SUPPLIED RECORDS:
══════════

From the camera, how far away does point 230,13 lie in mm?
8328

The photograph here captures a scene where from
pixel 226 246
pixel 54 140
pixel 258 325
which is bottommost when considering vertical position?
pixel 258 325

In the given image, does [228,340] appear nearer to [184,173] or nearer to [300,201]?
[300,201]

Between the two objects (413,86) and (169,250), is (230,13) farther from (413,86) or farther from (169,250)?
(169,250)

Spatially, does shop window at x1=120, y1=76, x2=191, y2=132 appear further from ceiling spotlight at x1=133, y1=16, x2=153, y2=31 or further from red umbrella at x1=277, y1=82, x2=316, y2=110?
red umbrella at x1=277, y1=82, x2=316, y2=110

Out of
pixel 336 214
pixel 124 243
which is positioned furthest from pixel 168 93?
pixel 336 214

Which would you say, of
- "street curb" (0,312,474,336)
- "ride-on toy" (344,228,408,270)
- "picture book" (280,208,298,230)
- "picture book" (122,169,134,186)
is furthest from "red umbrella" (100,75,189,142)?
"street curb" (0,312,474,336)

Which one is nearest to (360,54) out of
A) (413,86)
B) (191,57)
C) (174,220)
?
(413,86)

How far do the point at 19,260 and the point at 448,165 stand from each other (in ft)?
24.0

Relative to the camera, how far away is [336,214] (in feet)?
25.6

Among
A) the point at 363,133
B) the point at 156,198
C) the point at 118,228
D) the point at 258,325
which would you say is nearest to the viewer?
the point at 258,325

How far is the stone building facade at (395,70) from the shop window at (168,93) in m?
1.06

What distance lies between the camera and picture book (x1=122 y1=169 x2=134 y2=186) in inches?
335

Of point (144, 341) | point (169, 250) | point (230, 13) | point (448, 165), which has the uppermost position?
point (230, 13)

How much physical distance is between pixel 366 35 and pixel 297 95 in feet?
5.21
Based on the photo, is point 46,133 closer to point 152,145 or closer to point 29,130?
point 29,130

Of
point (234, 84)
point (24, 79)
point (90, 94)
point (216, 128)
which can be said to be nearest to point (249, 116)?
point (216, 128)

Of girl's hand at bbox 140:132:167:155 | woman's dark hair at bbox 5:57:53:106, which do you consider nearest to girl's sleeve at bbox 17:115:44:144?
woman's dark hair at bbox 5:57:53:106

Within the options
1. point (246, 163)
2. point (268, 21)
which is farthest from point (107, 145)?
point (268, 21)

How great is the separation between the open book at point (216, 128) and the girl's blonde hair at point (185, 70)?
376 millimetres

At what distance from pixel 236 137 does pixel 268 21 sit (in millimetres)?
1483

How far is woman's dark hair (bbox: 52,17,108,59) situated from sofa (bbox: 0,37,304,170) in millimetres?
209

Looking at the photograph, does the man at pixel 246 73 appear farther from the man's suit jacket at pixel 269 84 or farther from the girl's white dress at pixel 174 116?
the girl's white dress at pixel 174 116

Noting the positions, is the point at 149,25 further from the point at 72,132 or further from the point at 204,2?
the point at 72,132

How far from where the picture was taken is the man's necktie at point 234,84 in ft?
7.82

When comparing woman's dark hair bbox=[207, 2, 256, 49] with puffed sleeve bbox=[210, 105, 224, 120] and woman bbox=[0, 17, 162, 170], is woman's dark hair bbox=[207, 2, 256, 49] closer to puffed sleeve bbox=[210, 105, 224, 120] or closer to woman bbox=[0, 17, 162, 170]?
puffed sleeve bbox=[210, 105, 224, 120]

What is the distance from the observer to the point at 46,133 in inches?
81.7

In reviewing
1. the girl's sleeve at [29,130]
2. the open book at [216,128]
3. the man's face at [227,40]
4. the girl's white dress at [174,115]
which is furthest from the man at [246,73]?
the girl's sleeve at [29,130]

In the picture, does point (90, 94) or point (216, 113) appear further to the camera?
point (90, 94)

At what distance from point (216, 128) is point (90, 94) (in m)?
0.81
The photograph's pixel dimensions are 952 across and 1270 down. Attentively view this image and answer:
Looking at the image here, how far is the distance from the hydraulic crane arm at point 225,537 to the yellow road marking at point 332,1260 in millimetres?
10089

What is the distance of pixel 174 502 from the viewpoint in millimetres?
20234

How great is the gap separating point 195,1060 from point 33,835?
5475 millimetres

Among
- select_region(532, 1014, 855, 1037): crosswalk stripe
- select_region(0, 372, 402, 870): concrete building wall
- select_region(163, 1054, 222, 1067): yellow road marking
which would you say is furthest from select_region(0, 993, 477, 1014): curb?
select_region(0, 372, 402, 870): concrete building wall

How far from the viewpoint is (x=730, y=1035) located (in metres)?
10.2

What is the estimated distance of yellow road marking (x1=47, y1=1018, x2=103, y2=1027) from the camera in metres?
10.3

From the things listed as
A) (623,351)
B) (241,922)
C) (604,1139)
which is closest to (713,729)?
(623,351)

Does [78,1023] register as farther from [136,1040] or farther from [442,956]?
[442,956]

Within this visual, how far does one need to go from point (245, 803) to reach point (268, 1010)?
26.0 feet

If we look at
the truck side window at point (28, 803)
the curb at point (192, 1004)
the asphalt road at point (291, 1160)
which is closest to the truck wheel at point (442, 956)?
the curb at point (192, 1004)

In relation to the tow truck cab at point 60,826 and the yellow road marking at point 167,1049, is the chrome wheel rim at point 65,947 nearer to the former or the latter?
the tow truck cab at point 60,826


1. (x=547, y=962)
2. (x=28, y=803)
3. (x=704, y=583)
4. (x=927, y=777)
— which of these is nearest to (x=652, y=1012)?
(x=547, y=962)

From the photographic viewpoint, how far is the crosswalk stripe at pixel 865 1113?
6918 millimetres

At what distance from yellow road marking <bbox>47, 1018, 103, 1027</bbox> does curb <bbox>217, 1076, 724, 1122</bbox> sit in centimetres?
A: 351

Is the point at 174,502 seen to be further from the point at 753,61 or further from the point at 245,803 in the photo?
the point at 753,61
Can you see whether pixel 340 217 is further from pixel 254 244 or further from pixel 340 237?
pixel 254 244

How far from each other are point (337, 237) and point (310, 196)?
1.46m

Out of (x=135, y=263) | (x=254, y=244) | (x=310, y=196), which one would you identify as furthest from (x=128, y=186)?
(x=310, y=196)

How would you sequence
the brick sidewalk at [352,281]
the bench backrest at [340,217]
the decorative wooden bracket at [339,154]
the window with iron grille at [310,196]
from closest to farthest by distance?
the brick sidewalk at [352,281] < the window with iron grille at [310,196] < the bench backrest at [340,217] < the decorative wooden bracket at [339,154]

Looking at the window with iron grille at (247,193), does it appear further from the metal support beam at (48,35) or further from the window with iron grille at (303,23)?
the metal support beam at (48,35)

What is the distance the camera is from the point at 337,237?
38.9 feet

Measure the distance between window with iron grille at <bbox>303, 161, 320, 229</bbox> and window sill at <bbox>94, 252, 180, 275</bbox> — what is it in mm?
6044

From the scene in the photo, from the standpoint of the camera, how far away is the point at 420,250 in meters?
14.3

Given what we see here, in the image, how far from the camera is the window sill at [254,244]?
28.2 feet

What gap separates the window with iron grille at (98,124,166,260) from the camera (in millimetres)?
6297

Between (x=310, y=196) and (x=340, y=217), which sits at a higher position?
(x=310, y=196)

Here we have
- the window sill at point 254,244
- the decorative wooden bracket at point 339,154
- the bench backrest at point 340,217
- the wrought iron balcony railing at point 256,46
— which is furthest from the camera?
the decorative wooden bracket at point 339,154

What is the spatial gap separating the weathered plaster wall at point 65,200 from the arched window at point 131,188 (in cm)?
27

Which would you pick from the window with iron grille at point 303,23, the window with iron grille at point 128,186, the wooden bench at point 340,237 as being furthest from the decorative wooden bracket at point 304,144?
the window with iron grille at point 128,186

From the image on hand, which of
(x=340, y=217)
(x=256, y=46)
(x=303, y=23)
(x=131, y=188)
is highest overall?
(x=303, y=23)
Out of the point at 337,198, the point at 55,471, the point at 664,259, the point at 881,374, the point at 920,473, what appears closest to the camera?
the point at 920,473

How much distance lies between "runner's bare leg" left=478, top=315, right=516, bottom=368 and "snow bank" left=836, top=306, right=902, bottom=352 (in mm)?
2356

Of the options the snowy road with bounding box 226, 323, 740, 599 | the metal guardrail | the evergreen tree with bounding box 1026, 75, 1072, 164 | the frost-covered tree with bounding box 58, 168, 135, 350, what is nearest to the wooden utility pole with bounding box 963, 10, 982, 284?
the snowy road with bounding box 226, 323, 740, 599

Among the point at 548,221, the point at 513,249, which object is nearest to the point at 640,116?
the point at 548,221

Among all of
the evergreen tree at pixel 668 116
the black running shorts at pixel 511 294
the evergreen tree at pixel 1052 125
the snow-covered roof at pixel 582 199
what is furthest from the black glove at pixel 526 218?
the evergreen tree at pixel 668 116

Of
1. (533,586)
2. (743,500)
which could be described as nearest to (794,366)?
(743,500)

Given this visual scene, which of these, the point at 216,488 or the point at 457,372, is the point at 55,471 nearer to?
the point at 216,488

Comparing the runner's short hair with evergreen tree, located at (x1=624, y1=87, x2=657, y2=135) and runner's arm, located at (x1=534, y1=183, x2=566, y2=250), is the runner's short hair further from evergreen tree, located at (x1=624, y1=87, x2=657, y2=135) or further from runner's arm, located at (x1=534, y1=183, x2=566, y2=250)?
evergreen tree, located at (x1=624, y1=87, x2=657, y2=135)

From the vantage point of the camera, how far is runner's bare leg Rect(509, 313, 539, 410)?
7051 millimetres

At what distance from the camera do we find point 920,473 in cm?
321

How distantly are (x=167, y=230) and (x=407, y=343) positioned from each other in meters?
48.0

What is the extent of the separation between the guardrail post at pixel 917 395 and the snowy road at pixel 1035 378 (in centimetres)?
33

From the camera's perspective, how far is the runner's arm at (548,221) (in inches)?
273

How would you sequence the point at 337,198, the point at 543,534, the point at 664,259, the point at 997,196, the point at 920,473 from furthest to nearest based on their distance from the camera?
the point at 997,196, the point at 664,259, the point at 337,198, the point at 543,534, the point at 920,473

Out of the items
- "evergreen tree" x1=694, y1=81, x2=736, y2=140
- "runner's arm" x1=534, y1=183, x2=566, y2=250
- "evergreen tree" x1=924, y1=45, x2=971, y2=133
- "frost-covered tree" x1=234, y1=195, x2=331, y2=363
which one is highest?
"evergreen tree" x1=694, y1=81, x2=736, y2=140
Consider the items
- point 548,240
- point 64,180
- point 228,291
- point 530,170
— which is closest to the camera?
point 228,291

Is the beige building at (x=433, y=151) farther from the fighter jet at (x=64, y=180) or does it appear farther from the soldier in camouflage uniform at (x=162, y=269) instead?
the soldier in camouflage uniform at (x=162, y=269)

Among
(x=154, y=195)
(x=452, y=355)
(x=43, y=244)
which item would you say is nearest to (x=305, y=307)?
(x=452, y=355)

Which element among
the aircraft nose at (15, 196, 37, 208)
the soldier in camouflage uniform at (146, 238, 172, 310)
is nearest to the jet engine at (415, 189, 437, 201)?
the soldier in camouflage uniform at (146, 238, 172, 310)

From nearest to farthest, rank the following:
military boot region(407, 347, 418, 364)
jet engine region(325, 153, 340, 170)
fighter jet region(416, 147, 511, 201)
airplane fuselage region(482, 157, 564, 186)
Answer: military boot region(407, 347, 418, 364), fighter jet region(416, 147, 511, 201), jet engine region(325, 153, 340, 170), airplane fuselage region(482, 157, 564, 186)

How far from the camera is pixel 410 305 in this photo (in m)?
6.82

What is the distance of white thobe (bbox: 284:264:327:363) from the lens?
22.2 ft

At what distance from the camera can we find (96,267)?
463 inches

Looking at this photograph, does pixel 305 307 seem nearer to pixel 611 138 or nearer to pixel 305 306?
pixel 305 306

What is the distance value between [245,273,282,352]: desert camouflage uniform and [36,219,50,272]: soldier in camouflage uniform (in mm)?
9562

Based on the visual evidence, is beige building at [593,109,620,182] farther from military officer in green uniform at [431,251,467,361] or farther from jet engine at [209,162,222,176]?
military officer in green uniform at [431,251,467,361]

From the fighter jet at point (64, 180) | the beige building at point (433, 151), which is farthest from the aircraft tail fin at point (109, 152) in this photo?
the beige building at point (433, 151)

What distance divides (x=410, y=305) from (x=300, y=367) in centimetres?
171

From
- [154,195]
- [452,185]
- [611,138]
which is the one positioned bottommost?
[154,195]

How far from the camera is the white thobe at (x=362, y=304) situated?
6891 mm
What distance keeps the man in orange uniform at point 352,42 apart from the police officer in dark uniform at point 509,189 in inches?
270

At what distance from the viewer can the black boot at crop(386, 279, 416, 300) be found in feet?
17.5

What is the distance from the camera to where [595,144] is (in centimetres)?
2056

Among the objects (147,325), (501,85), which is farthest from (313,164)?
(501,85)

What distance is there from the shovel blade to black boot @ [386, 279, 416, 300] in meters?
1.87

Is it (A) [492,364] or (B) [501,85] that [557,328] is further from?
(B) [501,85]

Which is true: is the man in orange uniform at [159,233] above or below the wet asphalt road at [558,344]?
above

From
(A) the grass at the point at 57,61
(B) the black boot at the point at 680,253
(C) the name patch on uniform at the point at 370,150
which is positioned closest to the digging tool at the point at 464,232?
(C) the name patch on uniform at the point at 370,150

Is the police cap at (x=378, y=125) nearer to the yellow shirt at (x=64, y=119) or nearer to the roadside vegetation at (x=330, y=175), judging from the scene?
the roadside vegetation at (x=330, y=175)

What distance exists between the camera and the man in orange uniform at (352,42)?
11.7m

══════════

OBJECTIVE: Return, unchanged, every line from the one containing "Is it (A) [492,364]" through the last line of the rows, with both of those lines included.

WRITTEN SOLUTION:
Is it (A) [492,364] or (B) [501,85] that [557,328] is further from?
(B) [501,85]

Which is true: is the man in orange uniform at [159,233] above or below the wet asphalt road at [558,344]?
above

From
(A) the grass at the point at 57,61
(B) the black boot at the point at 680,253
(C) the name patch on uniform at the point at 370,150
which is positioned closest to the digging tool at the point at 464,232?
(C) the name patch on uniform at the point at 370,150

Is the police cap at (x=378, y=125) nearer to the yellow shirt at (x=64, y=119) or nearer to the roadside vegetation at (x=330, y=175), judging from the scene?
the roadside vegetation at (x=330, y=175)

What distance exists between the camera and the man in orange uniform at (352,42)?
11.7m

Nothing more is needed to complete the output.